= Bilal ibn al-Harith =

Bilāl ibn al-Ḥārith (Arabic: بلال بن الحارث) (died ca. 682) was a sahaba. His full name was Bilal ibn al-Harith ibn 'Asim ibn Sa'id ibn Qurrah ibn Khaladah ibn Tha'labah Abu 'Abd ar-Rahman al-Mazani.

==Life==
He came to Muhammad in the deputation from Muzaynah in 627, and carried the banner for Muzaynah on the day of the Muslim Conquest of Mecca in 630. About Ibn al-Harith it is narrated in the book of hadith, Sunan Abi Da'ud, Book 19:

[Muhammad] assigned as a fief to Bilal ibn Harith al-Muzani the mines of al-Qabaliyyah, on both the upper and lower side. The narrator, Ibn an-Nadr, added: "also Jars and Dhat an-Nusub." The agreed version reads: "and (the land) which is suitable for cultivation at Quds". He did not assign to Bilal ibn al-Harith the right of any Muslim. [Muhammad] wrote a document to him:

"This is what the [Muhammad] assigned to Bilal ibn al-Harith al-Muzani.

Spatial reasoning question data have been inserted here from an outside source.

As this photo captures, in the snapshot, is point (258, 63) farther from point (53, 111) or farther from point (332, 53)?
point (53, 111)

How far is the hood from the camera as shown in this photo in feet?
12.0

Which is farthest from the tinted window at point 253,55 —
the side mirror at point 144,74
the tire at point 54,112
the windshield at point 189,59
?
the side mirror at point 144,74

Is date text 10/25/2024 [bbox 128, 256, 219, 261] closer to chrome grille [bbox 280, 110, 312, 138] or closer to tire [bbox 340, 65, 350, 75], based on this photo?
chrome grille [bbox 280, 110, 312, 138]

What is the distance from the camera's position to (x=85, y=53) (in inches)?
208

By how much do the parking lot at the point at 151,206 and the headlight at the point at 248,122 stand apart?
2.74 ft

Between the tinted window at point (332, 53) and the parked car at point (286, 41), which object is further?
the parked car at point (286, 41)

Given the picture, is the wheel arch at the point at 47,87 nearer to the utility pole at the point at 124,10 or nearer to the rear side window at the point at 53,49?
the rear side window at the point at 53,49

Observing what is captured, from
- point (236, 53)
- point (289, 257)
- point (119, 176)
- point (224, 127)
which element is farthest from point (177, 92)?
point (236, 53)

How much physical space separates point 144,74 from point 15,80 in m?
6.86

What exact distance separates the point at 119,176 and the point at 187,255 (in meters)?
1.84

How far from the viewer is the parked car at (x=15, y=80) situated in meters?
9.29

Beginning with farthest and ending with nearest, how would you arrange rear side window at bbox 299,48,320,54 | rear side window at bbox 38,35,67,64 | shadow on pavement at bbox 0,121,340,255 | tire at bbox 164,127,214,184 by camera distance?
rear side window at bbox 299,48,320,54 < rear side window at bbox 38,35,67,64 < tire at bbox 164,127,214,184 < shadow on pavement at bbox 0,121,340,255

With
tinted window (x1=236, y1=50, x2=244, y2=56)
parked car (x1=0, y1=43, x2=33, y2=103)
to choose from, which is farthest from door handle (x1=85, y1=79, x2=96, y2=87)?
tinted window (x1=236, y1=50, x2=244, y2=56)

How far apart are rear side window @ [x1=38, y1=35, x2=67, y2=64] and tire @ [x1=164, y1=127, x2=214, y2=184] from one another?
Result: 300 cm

He gave him the mines of al-Qabaliyyah both those which lay on the upper and lower side, and that which is fit for cultivation at Quds. He did not give him the right of any Muslim."

He later lived in Basra (modern day Iraq), and died in 682 in the last days of the reign of the caliph Muawiyah I.